- **Tarefa a realizar**:
Nos itens abaixo, comece na linha que contém "From furthest to nearest, put" e pare depois da linha que contém "0.59 meters". Apresente essas linhas como uma lista JSON de strings, uma por linha, omitindo as linhas em branco.

- **Linhas de dados**:
☆ ☆ ☆
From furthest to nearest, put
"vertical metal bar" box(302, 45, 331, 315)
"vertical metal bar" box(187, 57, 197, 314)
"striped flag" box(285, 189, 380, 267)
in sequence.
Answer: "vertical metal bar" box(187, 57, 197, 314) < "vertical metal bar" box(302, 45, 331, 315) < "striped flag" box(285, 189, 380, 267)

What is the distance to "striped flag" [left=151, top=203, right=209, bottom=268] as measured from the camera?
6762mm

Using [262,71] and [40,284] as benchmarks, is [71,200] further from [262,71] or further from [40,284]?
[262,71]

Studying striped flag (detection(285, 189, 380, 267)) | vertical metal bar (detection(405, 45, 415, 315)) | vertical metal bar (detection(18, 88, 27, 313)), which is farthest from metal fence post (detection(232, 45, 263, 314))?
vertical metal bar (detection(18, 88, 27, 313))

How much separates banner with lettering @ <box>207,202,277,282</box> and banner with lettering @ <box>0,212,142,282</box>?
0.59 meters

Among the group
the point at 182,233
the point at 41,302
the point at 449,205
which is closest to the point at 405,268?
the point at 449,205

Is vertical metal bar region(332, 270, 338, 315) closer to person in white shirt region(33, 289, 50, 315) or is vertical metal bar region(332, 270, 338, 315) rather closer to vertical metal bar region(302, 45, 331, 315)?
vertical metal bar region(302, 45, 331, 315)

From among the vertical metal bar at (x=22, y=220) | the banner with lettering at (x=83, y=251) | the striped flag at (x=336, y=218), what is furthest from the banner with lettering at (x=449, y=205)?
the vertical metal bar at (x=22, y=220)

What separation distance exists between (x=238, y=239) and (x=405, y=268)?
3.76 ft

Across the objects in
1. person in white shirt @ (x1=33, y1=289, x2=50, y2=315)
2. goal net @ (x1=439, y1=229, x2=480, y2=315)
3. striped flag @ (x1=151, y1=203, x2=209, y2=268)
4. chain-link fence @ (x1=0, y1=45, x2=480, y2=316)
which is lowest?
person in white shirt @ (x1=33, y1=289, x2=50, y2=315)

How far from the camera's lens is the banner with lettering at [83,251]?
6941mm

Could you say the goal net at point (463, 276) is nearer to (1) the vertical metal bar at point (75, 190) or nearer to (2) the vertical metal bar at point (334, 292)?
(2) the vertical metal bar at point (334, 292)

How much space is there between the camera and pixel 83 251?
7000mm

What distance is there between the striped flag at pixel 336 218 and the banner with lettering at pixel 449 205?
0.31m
☆ ☆ ☆
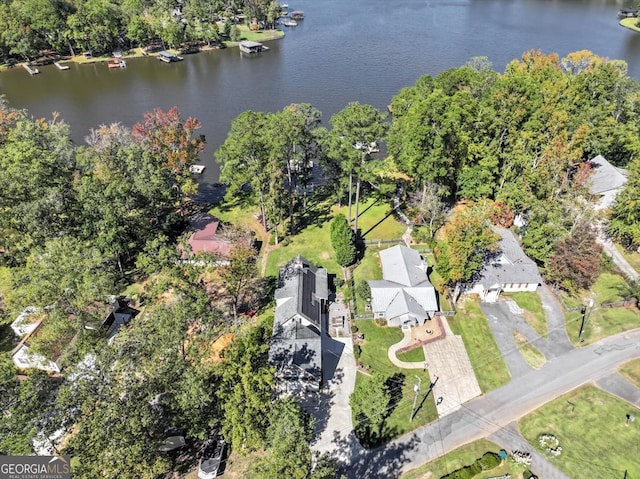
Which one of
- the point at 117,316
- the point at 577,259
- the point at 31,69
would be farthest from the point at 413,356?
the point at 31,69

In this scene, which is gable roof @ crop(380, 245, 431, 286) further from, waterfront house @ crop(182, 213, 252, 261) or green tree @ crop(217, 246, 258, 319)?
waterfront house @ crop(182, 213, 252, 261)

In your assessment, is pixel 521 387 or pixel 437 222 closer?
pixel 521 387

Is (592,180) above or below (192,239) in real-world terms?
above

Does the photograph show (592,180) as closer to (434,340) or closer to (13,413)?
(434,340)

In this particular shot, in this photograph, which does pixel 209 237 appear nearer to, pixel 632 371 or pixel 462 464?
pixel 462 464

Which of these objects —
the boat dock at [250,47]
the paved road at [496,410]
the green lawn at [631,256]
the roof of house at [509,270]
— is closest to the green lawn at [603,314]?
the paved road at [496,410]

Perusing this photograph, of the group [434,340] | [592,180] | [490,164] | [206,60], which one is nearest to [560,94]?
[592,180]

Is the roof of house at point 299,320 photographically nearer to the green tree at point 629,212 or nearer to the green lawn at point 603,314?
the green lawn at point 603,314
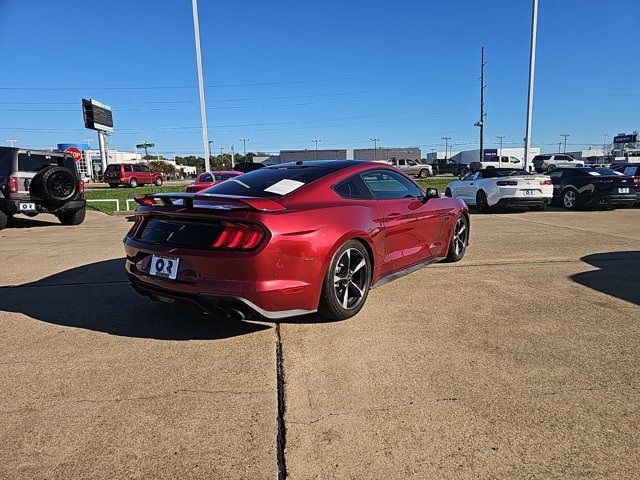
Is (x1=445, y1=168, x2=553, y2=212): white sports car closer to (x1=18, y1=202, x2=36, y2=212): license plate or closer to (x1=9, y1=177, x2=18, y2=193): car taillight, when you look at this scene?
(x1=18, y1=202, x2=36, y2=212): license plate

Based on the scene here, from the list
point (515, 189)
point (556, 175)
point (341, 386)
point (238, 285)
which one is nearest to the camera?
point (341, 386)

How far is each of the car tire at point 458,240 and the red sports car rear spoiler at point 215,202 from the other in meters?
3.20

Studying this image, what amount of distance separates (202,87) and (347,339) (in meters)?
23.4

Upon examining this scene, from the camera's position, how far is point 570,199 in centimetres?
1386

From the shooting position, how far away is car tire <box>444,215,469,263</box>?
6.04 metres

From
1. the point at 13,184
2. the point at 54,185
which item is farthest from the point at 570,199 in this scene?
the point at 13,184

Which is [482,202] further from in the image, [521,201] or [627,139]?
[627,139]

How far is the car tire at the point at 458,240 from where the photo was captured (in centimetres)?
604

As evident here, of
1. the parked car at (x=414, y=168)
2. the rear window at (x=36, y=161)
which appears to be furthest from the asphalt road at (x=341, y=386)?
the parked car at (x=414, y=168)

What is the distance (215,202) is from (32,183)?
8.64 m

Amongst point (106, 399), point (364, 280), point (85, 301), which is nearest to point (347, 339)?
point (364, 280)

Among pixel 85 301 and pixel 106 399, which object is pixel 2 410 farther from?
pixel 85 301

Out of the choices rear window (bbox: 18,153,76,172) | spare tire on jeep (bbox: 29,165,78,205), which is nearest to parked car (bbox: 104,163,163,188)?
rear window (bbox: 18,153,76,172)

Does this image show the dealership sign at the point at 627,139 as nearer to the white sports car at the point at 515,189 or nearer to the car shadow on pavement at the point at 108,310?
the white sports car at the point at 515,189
☆ ☆ ☆
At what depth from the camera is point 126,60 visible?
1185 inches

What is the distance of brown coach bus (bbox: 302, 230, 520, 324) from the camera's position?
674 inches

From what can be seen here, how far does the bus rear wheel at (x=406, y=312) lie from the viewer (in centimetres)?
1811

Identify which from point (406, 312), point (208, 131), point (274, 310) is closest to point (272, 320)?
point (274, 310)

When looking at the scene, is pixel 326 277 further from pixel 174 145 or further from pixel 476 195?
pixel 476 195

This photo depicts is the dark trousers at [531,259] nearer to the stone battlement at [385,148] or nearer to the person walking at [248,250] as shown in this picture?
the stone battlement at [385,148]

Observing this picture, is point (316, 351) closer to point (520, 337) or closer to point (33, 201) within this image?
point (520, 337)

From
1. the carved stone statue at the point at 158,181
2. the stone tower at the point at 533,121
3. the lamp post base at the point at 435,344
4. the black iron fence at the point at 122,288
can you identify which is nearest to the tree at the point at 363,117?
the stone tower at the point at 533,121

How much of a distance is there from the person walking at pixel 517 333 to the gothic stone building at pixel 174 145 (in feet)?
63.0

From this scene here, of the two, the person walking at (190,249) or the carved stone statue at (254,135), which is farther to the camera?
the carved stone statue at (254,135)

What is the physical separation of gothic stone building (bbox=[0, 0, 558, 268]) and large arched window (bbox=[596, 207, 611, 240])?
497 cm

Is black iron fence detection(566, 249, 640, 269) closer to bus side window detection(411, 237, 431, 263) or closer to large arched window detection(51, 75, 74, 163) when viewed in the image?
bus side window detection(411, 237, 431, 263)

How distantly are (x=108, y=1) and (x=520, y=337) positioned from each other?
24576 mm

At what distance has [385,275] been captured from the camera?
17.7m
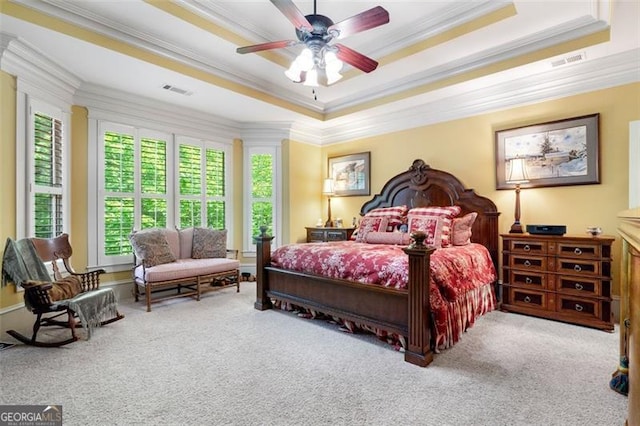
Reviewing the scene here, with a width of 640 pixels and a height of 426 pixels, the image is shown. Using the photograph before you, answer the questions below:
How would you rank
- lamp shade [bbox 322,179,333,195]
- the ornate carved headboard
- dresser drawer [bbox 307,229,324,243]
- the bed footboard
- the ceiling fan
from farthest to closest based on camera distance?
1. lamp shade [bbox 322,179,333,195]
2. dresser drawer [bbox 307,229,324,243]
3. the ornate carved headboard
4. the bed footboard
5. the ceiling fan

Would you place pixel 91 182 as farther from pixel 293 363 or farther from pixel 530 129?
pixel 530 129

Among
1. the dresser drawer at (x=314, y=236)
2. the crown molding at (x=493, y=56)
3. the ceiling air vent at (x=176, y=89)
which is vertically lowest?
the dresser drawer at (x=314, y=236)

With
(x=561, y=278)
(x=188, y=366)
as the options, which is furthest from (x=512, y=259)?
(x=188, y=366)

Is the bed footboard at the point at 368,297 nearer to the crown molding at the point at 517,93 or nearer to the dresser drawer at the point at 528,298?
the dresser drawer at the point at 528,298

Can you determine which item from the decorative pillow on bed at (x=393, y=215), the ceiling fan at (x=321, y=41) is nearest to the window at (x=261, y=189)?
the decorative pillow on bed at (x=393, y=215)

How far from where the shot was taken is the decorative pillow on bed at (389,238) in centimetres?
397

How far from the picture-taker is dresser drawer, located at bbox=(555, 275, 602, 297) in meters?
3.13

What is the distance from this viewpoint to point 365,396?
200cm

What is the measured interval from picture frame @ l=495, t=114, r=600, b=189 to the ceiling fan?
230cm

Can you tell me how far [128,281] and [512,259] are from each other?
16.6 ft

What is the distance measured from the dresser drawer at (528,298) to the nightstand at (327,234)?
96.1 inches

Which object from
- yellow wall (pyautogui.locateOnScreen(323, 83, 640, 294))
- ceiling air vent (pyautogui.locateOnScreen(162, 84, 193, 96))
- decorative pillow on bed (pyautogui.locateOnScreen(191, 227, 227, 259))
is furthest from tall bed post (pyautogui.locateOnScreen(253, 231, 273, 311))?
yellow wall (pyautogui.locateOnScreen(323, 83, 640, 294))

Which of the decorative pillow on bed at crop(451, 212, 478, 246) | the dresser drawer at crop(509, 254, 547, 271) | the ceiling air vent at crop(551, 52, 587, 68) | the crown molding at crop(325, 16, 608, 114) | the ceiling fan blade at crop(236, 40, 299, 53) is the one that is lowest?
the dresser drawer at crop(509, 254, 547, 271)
☆ ☆ ☆
- **Exercício concluído**:
[
  "From furthest to nearest, put",
  "\"vertical metal bar\" box(302, 45, 331, 315)",
  "\"vertical metal bar\" box(187, 57, 197, 314)",
  "\"striped flag\" box(285, 189, 380, 267)",
  "in sequence.",
  "Answer: \"vertical metal bar\" box(187, 57, 197, 314) < \"vertical metal bar\" box(302, 45, 331, 315) < \"striped flag\" box(285, 189, 380, 267)",
  "What is the distance to \"striped flag\" [left=151, top=203, right=209, bottom=268] as measured from the camera?",
  "6762mm",
  "Using [262,71] and [40,284] as benchmarks, is [71,200] further from [262,71] or further from [40,284]?",
  "[262,71]",
  "Studying striped flag (detection(285, 189, 380, 267)) | vertical metal bar (detection(405, 45, 415, 315)) | vertical metal bar (detection(18, 88, 27, 313)), which is farthest from metal fence post (detection(232, 45, 263, 314))?",
  "vertical metal bar (detection(18, 88, 27, 313))",
  "How much separates banner with lettering @ <box>207,202,277,282</box> and banner with lettering @ <box>0,212,142,282</box>?",
  "0.59 meters"
]